Information supplied:

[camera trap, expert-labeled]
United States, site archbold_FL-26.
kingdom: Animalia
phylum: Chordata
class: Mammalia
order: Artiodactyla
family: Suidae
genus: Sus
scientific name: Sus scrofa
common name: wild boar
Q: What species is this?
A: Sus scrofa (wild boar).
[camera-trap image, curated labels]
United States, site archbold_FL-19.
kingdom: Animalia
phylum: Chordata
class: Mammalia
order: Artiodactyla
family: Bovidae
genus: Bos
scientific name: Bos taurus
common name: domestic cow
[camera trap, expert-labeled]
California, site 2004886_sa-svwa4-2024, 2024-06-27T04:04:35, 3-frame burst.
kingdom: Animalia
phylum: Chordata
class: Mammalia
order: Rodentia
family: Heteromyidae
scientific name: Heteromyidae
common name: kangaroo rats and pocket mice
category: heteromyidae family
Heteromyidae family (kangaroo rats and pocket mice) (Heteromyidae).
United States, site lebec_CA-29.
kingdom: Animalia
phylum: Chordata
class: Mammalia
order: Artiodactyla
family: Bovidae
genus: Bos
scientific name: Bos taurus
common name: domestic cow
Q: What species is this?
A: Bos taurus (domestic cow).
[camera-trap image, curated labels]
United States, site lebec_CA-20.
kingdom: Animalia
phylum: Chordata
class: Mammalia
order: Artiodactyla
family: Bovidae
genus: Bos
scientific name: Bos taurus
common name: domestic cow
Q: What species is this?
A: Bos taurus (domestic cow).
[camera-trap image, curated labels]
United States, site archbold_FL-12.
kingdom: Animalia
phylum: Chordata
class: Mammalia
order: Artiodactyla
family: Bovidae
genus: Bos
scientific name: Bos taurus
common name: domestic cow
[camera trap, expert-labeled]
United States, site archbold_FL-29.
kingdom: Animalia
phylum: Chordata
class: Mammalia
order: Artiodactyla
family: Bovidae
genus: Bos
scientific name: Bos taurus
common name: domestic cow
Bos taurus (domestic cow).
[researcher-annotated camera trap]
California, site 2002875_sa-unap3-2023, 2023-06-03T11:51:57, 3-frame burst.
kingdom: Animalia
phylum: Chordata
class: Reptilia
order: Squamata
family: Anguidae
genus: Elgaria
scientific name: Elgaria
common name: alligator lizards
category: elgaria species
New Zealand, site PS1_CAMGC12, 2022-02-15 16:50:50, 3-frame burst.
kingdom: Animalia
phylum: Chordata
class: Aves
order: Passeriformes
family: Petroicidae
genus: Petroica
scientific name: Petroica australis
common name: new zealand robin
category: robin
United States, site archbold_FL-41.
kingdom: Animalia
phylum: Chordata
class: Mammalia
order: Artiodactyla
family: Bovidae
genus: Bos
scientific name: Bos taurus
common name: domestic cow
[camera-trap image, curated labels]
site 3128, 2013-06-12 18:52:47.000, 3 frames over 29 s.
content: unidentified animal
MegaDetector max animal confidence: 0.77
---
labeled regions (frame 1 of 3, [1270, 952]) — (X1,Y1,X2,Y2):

Prompt:
Transcribe the lines above precisely, keeping each one unchanged.

Response to this task:
[camera trap, expert-labeled]
United States, site archbold_FL-26.
kingdom: Animalia
phylum: Chordata
class: Mammalia
order: Artiodactyla
family: Suidae
genus: Sus
scientific name: Sus scrofa
common name: wild boar
Q: What species is this?
A: Sus scrofa (wild boar).
[camera-trap image, curated labels]
United States, site archbold_FL-19.
kingdom: Animalia
phylum: Chordata
class: Mammalia
order: Artiodactyla
family: Bovidae
genus: Bos
scientific name: Bos taurus
common name: domestic cow
[camera trap, expert-labeled]
California, site 2004886_sa-svwa4-2024, 2024-06-27T04:04:35, 3-frame burst.
kingdom: Animalia
phylum: Chordata
class: Mammalia
order: Rodentia
family: Heteromyidae
scientific name: Heteromyidae
common name: kangaroo rats and pocket mice
category: heteromyidae family
Heteromyidae family (kangaroo rats and pocket mice) (Heteromyidae).
United States, site lebec_CA-29.
kingdom: Animalia
phylum: Chordata
class: Mammalia
order: Artiodactyla
family: Bovidae
genus: Bos
scientific name: Bos taurus
common name: domestic cow
Q: What species is this?
A: Bos taurus (domestic cow).
[camera-trap image, curated labels]
United States, site lebec_CA-20.
kingdom: Animalia
phylum: Chordata
class: Mammalia
order: Artiodactyla
family: Bovidae
genus: Bos
scientific name: Bos taurus
common name: domestic cow
Q: What species is this?
A: Bos taurus (domestic cow).
[camera-trap image, curated labels]
United States, site archbold_FL-12.
kingdom: Animalia
phylum: Chordata
class: Mammalia
order: Artiodactyla
family: Bovidae
genus: Bos
scientific name: Bos taurus
common name: domestic cow
[camera trap, expert-labeled]
United States, site archbold_FL-29.
kingdom: Animalia
phylum: Chordata
class: Mammalia
order: Artiodactyla
family: Bovidae
genus: Bos
scientific name: Bos taurus
common name: domestic cow
Bos taurus (domestic cow).
[researcher-annotated camera trap]
California, site 2002875_sa-unap3-2023, 2023-06-03T11:51:57, 3-frame burst.
kingdom: Animalia
phylum: Chordata
class: Reptilia
order: Squamata
family: Anguidae
genus: Elgaria
scientific name: Elgaria
common name: alligator lizards
category: elgaria species
New Zealand, site PS1_CAMGC12, 2022-02-15 16:50:50, 3-frame burst.
kingdom: Animalia
phylum: Chordata
class: Aves
order: Passeriformes
family: Petroicidae
genus: Petroica
scientific name: Petroica australis
common name: new zealand robin
category: robin
United States, site archbold_FL-41.
kingdom: Animalia
phylum: Chordata
class: Mammalia
order: Artiodactyla
family: Bovidae
genus: Bos
scientific name: Bos taurus
common name: domestic cow
[camera-trap image, curated labels]
site 3128, 2013-06-12 18:52:47.000, 3 frames over 29 s.
content: unidentified animal
MegaDetector max animal confidence: 0.77
---
labeled regions (frame 1 of 3, [1270, 952]) — (X1,Y1,X2,Y2):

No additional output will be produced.